Ativista gay quer limites à liberdade de crença

Toni Reis, conhecido ativista gay, publicou um artigo no jornal Gazeta do Povo, com ideias no mínimo perigosas a respeito da liberdade de crença.

O artigo Liberdade de crença versus apartheid social é sintomático de uma característica que nós aqui no Voltemos à Direita denunciamos há muito tempo, que é a veia autoritária deste movimento, que mediante o argumento de lutar por direitos de um grupo, procura suprimir a liberdade de expressão de quem não age segundo seu prontuário de exigências.

Chamei esta postura, num artigo recente, de Totalitarismo LGBT, e acho interessante trazer o texto de Toni Reis à baila, expondo meus contrapontos.

Os trechos em vermelho são do texto de Toni.

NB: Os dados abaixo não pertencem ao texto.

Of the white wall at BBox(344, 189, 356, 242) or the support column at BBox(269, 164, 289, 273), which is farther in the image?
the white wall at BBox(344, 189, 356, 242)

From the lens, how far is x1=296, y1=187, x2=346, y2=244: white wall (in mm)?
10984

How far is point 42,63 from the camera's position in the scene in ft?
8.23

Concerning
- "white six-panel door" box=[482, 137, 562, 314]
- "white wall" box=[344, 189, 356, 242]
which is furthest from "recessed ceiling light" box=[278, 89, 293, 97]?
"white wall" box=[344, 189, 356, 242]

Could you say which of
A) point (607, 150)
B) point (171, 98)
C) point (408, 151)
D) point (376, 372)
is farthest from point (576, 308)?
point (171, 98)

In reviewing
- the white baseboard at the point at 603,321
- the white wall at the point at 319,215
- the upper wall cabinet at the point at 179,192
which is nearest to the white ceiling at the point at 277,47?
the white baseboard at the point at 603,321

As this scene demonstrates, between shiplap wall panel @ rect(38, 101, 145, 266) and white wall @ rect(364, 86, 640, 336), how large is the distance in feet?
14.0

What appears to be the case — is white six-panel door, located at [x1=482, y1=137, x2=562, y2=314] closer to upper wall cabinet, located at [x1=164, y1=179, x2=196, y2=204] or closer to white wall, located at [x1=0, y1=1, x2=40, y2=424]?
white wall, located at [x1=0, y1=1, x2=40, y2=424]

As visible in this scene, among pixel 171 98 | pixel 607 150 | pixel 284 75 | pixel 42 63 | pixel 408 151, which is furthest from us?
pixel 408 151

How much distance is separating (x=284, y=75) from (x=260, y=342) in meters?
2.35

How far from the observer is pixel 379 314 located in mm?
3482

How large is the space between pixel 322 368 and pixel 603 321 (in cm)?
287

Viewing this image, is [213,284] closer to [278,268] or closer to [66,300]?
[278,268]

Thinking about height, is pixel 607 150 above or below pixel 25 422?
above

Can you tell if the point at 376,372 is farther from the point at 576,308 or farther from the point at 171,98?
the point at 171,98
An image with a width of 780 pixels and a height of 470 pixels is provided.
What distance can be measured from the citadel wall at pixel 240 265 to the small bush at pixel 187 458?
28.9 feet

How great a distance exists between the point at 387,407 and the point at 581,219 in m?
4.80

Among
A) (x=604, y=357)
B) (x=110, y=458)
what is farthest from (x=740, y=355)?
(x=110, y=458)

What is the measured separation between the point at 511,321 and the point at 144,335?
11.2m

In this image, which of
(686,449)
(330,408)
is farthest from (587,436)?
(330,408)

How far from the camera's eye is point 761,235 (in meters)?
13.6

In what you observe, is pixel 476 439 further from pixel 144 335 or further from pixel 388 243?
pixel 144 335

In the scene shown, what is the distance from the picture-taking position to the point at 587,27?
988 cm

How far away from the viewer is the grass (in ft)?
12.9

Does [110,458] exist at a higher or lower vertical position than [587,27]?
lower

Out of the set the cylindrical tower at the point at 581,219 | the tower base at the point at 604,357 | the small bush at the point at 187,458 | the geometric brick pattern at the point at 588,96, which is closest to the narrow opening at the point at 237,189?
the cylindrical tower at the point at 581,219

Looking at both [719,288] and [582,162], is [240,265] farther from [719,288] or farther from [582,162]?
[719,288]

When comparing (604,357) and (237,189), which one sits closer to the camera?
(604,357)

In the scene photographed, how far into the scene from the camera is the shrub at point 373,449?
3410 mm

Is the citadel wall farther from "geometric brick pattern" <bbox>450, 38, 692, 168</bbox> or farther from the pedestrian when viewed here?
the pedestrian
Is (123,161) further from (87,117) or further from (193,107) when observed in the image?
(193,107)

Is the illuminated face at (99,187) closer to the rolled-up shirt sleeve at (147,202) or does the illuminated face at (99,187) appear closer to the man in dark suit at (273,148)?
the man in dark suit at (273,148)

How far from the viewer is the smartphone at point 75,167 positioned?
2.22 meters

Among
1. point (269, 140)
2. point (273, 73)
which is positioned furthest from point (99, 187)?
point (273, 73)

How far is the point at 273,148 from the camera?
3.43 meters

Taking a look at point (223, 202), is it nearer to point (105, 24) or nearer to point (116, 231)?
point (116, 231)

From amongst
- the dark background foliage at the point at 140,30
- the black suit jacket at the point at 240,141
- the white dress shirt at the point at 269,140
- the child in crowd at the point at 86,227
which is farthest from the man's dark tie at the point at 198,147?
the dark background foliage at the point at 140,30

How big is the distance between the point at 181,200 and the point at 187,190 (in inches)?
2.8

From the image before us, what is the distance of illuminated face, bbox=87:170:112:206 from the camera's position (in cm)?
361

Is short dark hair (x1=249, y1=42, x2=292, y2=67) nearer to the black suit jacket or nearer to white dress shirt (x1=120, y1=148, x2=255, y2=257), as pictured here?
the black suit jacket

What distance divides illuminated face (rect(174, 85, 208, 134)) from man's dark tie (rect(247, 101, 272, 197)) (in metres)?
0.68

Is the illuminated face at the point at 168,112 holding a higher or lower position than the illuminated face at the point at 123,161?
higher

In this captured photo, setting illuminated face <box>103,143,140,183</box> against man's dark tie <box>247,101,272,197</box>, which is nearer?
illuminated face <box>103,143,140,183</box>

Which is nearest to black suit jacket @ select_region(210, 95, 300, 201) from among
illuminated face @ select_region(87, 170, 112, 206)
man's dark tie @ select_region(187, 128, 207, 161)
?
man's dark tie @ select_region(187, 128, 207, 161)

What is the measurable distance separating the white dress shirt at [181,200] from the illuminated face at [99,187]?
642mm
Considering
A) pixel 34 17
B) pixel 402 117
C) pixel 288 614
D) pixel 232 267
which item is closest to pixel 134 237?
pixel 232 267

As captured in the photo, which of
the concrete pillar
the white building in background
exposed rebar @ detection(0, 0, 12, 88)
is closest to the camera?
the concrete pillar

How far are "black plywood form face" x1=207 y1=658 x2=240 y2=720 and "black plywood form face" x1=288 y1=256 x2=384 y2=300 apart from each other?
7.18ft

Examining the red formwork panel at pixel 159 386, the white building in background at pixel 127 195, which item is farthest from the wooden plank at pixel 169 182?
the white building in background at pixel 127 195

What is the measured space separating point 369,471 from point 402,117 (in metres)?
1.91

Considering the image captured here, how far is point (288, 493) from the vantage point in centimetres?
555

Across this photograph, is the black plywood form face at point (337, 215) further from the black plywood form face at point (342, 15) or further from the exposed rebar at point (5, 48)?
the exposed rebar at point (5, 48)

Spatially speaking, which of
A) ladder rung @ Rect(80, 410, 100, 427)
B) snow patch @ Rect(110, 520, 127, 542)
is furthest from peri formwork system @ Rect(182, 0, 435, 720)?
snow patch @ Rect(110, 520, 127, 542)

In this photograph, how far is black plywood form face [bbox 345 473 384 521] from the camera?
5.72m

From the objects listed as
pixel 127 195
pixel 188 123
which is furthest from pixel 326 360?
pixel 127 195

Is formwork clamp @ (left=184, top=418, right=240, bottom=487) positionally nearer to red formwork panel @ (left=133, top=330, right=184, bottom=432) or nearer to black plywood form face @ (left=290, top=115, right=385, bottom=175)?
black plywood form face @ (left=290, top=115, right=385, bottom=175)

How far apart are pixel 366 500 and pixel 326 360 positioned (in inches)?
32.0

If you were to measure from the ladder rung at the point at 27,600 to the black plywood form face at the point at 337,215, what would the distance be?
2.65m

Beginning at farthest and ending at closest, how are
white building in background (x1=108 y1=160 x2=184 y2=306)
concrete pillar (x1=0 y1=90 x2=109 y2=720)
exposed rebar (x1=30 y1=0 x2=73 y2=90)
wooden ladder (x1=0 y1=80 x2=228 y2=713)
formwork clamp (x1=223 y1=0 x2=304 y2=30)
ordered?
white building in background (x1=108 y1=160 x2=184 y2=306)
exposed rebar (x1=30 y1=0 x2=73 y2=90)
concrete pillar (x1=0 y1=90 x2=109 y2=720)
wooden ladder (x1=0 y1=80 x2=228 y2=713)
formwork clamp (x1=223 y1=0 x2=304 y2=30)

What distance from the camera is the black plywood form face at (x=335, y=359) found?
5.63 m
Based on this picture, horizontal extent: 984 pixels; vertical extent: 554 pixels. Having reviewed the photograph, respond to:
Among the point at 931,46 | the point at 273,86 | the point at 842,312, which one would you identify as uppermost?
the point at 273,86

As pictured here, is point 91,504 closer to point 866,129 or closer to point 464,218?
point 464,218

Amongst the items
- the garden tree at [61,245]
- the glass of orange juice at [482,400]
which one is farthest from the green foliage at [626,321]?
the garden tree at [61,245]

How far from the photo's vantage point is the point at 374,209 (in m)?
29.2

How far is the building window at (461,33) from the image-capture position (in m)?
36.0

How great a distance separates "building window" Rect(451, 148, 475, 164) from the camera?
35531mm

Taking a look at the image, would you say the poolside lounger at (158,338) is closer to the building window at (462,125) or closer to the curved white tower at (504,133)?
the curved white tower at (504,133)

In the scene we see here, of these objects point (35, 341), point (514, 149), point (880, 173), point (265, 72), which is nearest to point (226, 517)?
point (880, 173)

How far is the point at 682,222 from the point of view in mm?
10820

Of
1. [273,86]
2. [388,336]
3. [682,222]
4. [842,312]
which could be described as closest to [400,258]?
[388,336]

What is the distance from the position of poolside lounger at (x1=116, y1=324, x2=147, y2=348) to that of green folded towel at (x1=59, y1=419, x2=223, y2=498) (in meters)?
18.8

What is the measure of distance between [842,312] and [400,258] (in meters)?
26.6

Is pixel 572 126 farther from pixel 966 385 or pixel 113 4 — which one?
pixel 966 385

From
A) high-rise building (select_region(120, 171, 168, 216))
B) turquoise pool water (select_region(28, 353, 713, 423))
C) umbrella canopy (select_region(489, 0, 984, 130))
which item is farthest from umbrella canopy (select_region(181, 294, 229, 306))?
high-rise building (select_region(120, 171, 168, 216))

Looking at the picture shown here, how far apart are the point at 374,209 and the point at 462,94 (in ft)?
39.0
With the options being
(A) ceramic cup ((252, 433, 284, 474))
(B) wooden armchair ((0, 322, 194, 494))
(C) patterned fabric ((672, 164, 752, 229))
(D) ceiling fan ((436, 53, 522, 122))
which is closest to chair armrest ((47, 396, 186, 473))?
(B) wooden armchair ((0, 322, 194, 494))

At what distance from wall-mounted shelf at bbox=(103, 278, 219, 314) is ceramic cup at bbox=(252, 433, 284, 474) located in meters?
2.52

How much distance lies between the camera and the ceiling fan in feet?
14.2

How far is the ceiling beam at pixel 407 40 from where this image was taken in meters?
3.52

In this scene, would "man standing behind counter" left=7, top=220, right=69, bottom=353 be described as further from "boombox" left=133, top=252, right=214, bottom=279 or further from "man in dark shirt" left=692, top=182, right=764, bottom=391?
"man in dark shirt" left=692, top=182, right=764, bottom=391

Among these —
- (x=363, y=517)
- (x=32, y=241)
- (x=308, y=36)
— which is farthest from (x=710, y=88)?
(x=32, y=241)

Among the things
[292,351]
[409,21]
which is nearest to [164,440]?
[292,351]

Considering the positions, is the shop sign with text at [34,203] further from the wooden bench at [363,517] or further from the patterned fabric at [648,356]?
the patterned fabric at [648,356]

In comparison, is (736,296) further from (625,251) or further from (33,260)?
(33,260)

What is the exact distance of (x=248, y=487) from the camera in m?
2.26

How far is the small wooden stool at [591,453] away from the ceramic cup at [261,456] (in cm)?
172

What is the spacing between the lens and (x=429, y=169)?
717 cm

Refuto em azul:

Liberdade de crença versus apartheid social

Está para ser julgado pela Suprema Corte dos Estados Unidos o caso de um confeiteiro processado por um casal gay por se recusar a confeccionar o bolo de casamento dos mesmos, com base em convicções religiosas contrárias ao casamento entre pessoas do mesmo sexo. No Colorado, estado onde aconteceu o fato, é proibida por lei a discriminação por orientação sexual. Desta forma, venceu nas instâncias inferiores da Justiça a alegação de discriminação impetrada pelo casal.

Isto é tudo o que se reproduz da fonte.